## Excerpt to read
[START]

Court File and Parties
BRACEBRIDGE COURT FILE NO.: CV-15-43-00 DATE: 20190404 ONTARIO SUPERIOR COURT OF JUSTICE
BETWEEN:
ADEN BOWMAN personally and as executor for the estate of SHIRLEY BOWMAN Plaintiffs – and – ALMA EMOND, SHELLEY EMOND, PAUL STUDHOLME, SUZANNE MARTINEAU and RE/MAX HALLMARK REALTY LIMITED Defendants
Counsel: David A. Morin and Peter Reintzer, for the Plaintiffs Hans Engell, for the Defendants, Suzanne Martineau and Re/Max Hallmark Realty Limited
HEARD: In Writing
REASONS FOR DECISION ON COSTS
DiTOMASO J.
THE PROCEEDINGS
[1] This action arises following the plaintiffs’ discovery that their newly purchased home suffered from severe water and mould damage due to water penetration through the building envelope. The plaintiffs were awarded the sum of $450,215.35 in damages with an apportionment of liability of 70% to the realtor defendants, Suzanne Martineau and Re/Max Hallmark Realty Limited, following an eight-day trial.
[2] The successful plaintiffs now seek costs against the unsuccessful, non-settling realtor defendants. Pierringer Agreements were reached with the home inspector, Studholme, and vendors, Emond, on September 25, 2018 and October 22, 2018, respectively. Both Perringer Agreements particularized damages and costs that each of the settling defendants have agreed to pay. The plaintiffs seek costs against the non-settling defendants, Martineau and Re/Max, having regard to the court’s allocation of liability.
[3] The parties have delivered written submissions regarding costs.
GENERAL PRINCIPLES
[4] The court’s determination of costs is governed by s. 131 of the Courts of Justice Act and by r. 57.01 of the Rules of Civil Procedure. Section 131 provides for the general discretion to fix costs. Rule 57.01 provides guidance as to the exercise of that discretion by enumerating certain factors that the court may consider when assessing costs.
[5] In 394 Lakeshore Oakville Holdings Inc. v. Misek, 2010 ONSC 7238, at para. 10, Perrel J. summarized the purposes of costs orders as follows,
Modern costs rules are designed to advance five purposes in the administration of justice: (1) to indemnify successful litigants for the costs of litigation, although not necessarily completely; (2) to facilitate access to justice, including access for impecunious litigants; (3) to discourage frivolous claims and defences; (4) to discourage the sanctioning of inappropriate behaviour by litigants in their conduct of the proceedings; and (5) to encourage settlements (internal citations omitted).
[6] The court’s role in assessing costs is not necessarily to reimburse a litigant for every dollar spent on legal fees. The Court of Appeal in Boucher et al v. Public Accountants Council for the Province of Ontario, 2004 ONCA 14579, 71 O.R. (3d) 291, [2004] O.J. No. 2634 (Ont. CA), stated that the award of costs must be fixed in an amount that is fair and reasonable for the unsuccessful party to pay in the particular proceedings rather than an exact measure of actual costs to the successful litigant.

[END]

## Records to use
[START]

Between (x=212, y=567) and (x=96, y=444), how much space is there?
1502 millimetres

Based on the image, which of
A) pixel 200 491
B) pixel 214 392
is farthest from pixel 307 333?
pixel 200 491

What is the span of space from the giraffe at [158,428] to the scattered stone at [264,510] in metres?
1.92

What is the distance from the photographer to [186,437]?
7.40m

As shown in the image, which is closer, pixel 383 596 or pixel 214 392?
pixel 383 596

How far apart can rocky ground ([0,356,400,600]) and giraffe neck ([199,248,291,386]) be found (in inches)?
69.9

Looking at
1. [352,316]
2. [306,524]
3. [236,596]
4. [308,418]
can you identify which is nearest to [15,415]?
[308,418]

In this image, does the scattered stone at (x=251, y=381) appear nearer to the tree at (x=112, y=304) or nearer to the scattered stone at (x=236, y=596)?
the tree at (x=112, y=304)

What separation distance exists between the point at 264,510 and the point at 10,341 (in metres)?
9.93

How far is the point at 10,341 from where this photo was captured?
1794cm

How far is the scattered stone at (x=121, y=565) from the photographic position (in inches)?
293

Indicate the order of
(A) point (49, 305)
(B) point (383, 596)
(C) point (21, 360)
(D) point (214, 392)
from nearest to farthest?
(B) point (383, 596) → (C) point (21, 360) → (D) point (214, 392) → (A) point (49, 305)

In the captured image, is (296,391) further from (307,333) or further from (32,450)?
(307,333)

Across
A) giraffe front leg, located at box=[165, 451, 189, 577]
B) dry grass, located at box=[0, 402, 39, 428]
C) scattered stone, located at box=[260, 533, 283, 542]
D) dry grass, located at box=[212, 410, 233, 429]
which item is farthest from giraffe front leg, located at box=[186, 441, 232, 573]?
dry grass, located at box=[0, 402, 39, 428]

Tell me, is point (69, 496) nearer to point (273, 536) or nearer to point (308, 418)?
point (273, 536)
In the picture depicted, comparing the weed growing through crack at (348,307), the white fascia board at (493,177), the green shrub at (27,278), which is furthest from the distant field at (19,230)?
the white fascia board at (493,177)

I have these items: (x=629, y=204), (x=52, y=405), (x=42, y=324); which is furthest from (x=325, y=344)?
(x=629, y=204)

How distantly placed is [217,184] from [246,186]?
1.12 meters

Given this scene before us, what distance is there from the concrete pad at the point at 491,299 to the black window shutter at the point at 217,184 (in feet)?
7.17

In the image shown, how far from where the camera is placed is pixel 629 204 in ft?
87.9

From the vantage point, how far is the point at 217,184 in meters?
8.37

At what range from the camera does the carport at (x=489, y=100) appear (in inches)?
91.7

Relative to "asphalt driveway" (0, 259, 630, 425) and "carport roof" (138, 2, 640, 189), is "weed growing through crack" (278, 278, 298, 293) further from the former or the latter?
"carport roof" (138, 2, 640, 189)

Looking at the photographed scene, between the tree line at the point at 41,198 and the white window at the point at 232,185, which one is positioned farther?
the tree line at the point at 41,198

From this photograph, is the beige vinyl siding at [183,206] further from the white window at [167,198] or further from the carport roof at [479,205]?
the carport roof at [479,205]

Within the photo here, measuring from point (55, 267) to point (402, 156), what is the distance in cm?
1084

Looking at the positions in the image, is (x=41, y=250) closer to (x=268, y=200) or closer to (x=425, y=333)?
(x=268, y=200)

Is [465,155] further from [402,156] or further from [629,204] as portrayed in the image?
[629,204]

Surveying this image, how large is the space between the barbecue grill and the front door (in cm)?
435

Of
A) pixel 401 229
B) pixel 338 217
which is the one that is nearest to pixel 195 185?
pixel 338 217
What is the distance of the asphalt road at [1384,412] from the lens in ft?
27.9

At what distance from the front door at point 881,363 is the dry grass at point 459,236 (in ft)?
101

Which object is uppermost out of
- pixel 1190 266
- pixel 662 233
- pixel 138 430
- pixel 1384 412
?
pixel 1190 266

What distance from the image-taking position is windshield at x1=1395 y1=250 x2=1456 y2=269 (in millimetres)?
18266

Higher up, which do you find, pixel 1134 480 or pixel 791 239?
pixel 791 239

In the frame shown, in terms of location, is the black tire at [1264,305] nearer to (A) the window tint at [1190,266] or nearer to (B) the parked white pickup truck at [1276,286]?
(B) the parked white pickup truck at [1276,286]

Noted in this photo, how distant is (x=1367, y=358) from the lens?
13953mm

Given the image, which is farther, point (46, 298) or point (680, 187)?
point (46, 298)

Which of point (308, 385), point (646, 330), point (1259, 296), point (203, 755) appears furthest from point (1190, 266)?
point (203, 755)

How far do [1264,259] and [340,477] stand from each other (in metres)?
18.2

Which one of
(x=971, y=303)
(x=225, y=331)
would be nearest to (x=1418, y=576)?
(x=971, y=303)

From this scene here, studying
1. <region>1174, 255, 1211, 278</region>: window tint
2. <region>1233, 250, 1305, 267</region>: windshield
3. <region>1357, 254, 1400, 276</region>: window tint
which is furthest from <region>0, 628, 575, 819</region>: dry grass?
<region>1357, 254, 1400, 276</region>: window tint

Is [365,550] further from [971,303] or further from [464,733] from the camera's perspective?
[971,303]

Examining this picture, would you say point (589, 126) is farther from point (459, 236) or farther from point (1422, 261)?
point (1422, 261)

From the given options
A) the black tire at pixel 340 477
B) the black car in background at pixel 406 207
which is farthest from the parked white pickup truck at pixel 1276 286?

[END]

## What this exercise asks
a) Format the entries between the line containing "From this scene here, studying" and the last line of the entries, inclusive, as a numbered list, leaving out blank lines.
b) Resume the court's costs decision from its last sentence.
The court's costs decision and the entries are unrelated to each other.

## Answers below
a)
1. From this scene here, studying
2. 1. <region>1174, 255, 1211, 278</region>: window tint
3. 2. <region>1233, 250, 1305, 267</region>: windshield
4. 3. <region>1357, 254, 1400, 276</region>: window tint
5. which is furthest from <region>0, 628, 575, 819</region>: dry grass?
6. <region>1357, 254, 1400, 276</region>: window tint
7. Is [365,550] further from [971,303] or further from [464,733] from the camera's perspective?
8. [971,303]
9. Examining this picture, would you say point (589, 126) is farther from point (459, 236) or farther from point (1422, 261)?
10. point (1422, 261)
11. From the given options
12. A) the black tire at pixel 340 477
13. B) the black car in background at pixel 406 207
14. which is farthest from the parked white pickup truck at pixel 1276 286?

b)
[7] In reviewing a claim for costs, the court does not undertake a line by line analysis of the hours claimed, and should not second guess the amount claimed, unless it is clearly excessive or overreaching. It considers what is reasonable in the circumstances and taking into account all the relevant factors, awards costs in a global fashion J.M.B. Cattle Corp. v. 2144032 Ontario Inc. et al, 2016 ONSC 2150.
[8] In J.M.B. v. 2144032 Ontario Inc., supra, at para. 11, Price J. states:
Ultimately, in determining the amount of costs to be awarded, the court applies fairness and reasonableness as overriding principles. It does not engage in a mechanical exercise but, rather, takes a contextual approach, applying the principles and factors discussed above, and setting a figure that is fair and reasonable in all the circumstances. Rule 1.04(1.1) requires the court to consider proportionality; that is, the amount of costs ordered should be proportional to the amount of money and other interests at stake in the proceeding.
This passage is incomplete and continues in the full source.